I was just having a bit of a troll, Chris. Got a few more than I thought I would, but some of the lads were awake to it  
I dont really like Bluetongue lager too much either, it is scarily pale, and tastes very strongly (to me) of acetaldehyde (green apples). For mine, it is a yeast by product that should be cleaned up after the yeast, like diacetyl, but they seem fairly proud of the green apple flavour. Each to their own I guess. I have actually refused one in a bar, after a mate bought one for me in a shout.  h34r: 
Trent

EDIT - I am looking forward to getting over to Stuster's one day for a Bud Light clone though. Yummo!


----------



## Sammus (14/9/07)

Mmm bud light, sounds the goods.

I hate Coopers Sparkling. I was pissed at the time and it still tasted like sh*t...I still can't bring myself to try another one, everyone else was drinkin them and loving it, so it probably wasnt an off batch.. I guess it coulda been though, they were the general megaswill loving public...


----------



## barfridge (15/9/07)

saturn said:


> Boags St George
> Blonde
> Tooheys Pils
> VB mid strength
> ...


Empire was relaunched as Pure Bland. It's still shit, and they've recently added $10 to a carton price as people started buying it because it's low carb. It used to be quite budget at $30-35, now it's $40-45.


----------



## dr K (15/9/07)

There seems to be quite a group of drinkers out there who consider one beer or another crap,we see a beer described by one as bland and another as flavorsome..even if those flavours are reminiscent of vomit or goats piss...quite a divide of sensory evaluation of the same beer. I will restrict this to local _fresh_ beers, just for an experiment.
Get some VB, some Fosters, some Tooheys New even some Crown or $x and do a proper blind tasting, a real assessment of the beers, use a BJCP scoresheet if you want, or do a compare and contrast.
Describe the aroma, examine the look of the beer, the carbonation, the head retention, taste it, record the mouthfeel, describe the tastes both on the palate and after, does it have a big malt character [ok give that one a miss] , does it finish dry or sweet, is there a lingering hop bitterness and on and on.
Having taken the (apparent) myriad of faults on board then write a few (or many as you wish if its that bad) lines about how you feel the beer could be improved.
THEN and only then can your criticism be taken seriously by anyone more intelligent than a parrot.

K


----------



## matti (15/9/07)

#117 Posts and almost as many Opinions. :lol:


----------



## Aaron (15/9/07)

dr K said:


> There seems to be quite a group of drinkers out there who consider one beer or another crap,we see a beer described by one as bland and another as flavorsome..even if those flavours are reminiscent of vomit or goats piss...quite a divide of sensory evaluation of the same beer.
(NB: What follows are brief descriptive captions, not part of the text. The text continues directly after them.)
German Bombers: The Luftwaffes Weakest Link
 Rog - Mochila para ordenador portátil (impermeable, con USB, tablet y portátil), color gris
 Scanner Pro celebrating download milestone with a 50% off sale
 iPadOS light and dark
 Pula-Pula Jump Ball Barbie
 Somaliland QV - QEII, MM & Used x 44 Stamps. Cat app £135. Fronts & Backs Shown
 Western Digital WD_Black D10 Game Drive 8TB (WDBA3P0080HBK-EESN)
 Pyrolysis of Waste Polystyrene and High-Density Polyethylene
I will restrict this to local _fresh_ beers, just for an experiment.
> Get some VB, some Fosters, some Tooheys New even some Crown or $x and do a proper blind tasting, a real assessment of the beers, use a BJCP scoresheet if you want, or do a compare and contrast.
> Describe the aroma, examine the look of the beer, the carbonation, the head retention, taste it, record the mouthfeel, describe the tastes both on the palate and after, does it have a big malt character [ok give that one a miss] , does it finish dry or sweet, is there a lingering hop bitterness and on and on.
> Having taken the (apparent) myriad of faults on board then write a few (or many as you wish if its that bad) lines about how you feel the beer could be improved.
> ...


I think this is a more subjective question Dr K. I personally don't like and wouldn't pay money for a beer like Budweiser. However, I have judged it against bjcp style guides and give it a very high score because it is pretty close to being exactly what it is supposed to be.

I think this thread is about what people like not if a beer is technically correct. They are two very different things.


----------



## geoffi (15/9/07)

AlwayzLoozeCount said:


> Boags St George, bloody terrible beer. One of the only (commercial) beers I have not been able to finish.



Hear, hear.

Yes, I'd put that on a par with Cairns Draught for sheer nastiness.
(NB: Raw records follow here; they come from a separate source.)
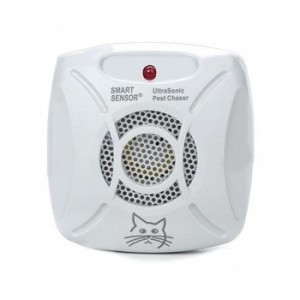 Ультразвуковий відлякувач мишей і щурів 810+B
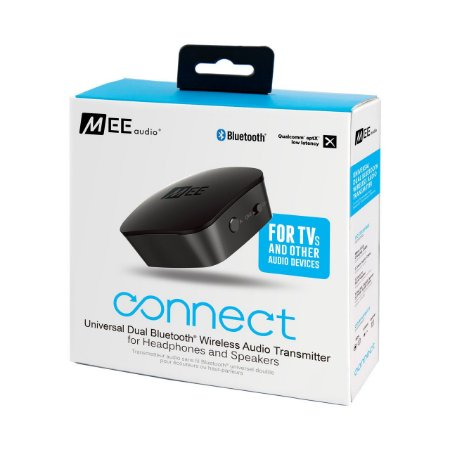 Transmissor Wireless Universal MEE Audio Connect Bluetooth 4.0 para TV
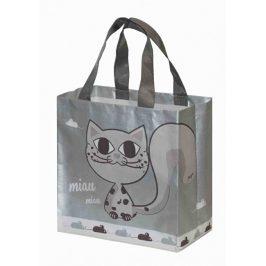 Kappus ECO taška KityKat stříbrná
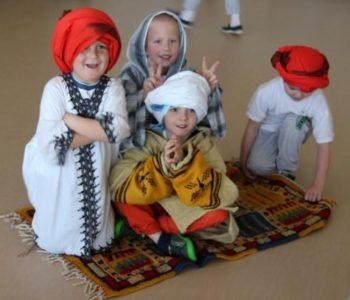 Magiczne Maroko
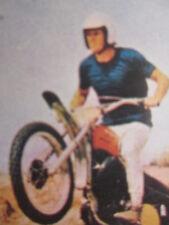 Steve McQueen Movie Star Trading Card Vintage Motorcycle Swedish 70s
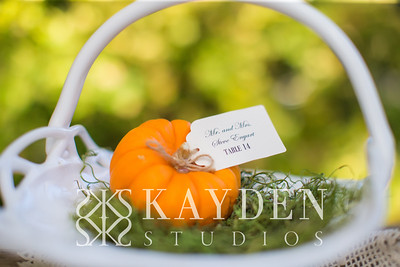 Kayden-Studios-Photography-1414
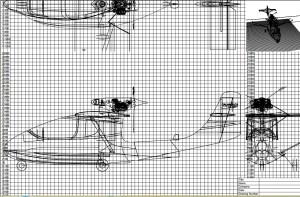 croquis plan prototype CALAMALO II
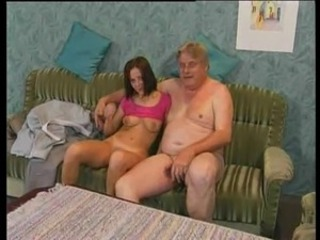 Old Man Takes Hairy Teen's Twat For A Ride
Oh, and I'd forgetten the 'Decline and Fall' of Empire. 

Bleeuccchhhhhhhhhhhhhhhhhhhh...


----------



## Thirsty Boy (15/9/07)

Aaron said:


> I think this is a more subjective question Dr K. I personally don't like and wouldn't pay money for a beer like Budweiser. However, I have judged it against bjcp style guides and give it a very high score because it is pretty close to being exactly what it is supposed to be.
> 
> I think this thread is about what people like not if a beer is technically correct. They are two very different things.
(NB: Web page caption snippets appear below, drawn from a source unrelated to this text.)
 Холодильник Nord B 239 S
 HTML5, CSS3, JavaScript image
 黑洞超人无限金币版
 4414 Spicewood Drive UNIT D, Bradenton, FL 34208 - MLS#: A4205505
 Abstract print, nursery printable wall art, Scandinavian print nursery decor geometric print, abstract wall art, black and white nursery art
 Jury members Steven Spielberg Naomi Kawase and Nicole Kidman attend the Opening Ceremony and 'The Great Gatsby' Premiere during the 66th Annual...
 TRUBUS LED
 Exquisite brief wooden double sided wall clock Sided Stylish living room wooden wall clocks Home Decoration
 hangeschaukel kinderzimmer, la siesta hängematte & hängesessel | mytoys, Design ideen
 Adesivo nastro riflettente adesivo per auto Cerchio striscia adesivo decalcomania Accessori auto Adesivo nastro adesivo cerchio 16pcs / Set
You're tight Aaron, but DrK does have a point... I was just as prone to spouting off about all the crappy flavourless beers that are out there.

Then I did a couple of sessions of tasting via blind triangle tests and blind flights; and learned to mostly shut up. It seems that where I am capable of actually telling the difference between two beers (one which I previously like and one I hated) then I am also prone to picking out the beer I thought I disliked as the best in a flight.

The whole properly run blind tasting thing, especially the triangle tests.. is a horrible wake up call. In general I prefer to forget it ever happened and pretend that my palate is actually functional.


----------



## discoloop (15/9/07)

Hmmm....Boags St George. I'd previously voted for Byron Bay Beer and Bluetongue lager, but I'd drink either of those any day over Boags St George. Man, is that stuff even beer?


----------



## tangent (15/9/07)

> You're tight Aaron


 :blink:


----------



## goatherder (15/9/07)

I don't much like Carlton Draught - it's got a soapy flavour and gives me a headache. I'd pick New or VB over it any day if that was the choice. I was also pretty disappointed with Hunter Draught, although the Hunter Old is pretty nice.

A few people have mentioned JS Amber Ale. I'm generally quite a fan but I've found the quality varies considerably. The worst examples I've found had a cat's piss aroma.


----------



## dibby33 (15/9/07)

VB. Just cannot get my head around it (even as a quencher)
I have a problem with not liking beers. Beers all have their own qualities. Sometimes it just takes a six pack in a session to appreciate them ;-)


----------



## Aaron (15/9/07)

Thirsty Boy said:


> Then I did a couple of sessions of tasting via blind triangle tests and blind flights; and learned to mostly shut up. It seems that where I am capable of actually telling the difference between two beers (one which I previously like and one I hated) then I am also prone to picking out the beer I thought I disliked as the best in a flight.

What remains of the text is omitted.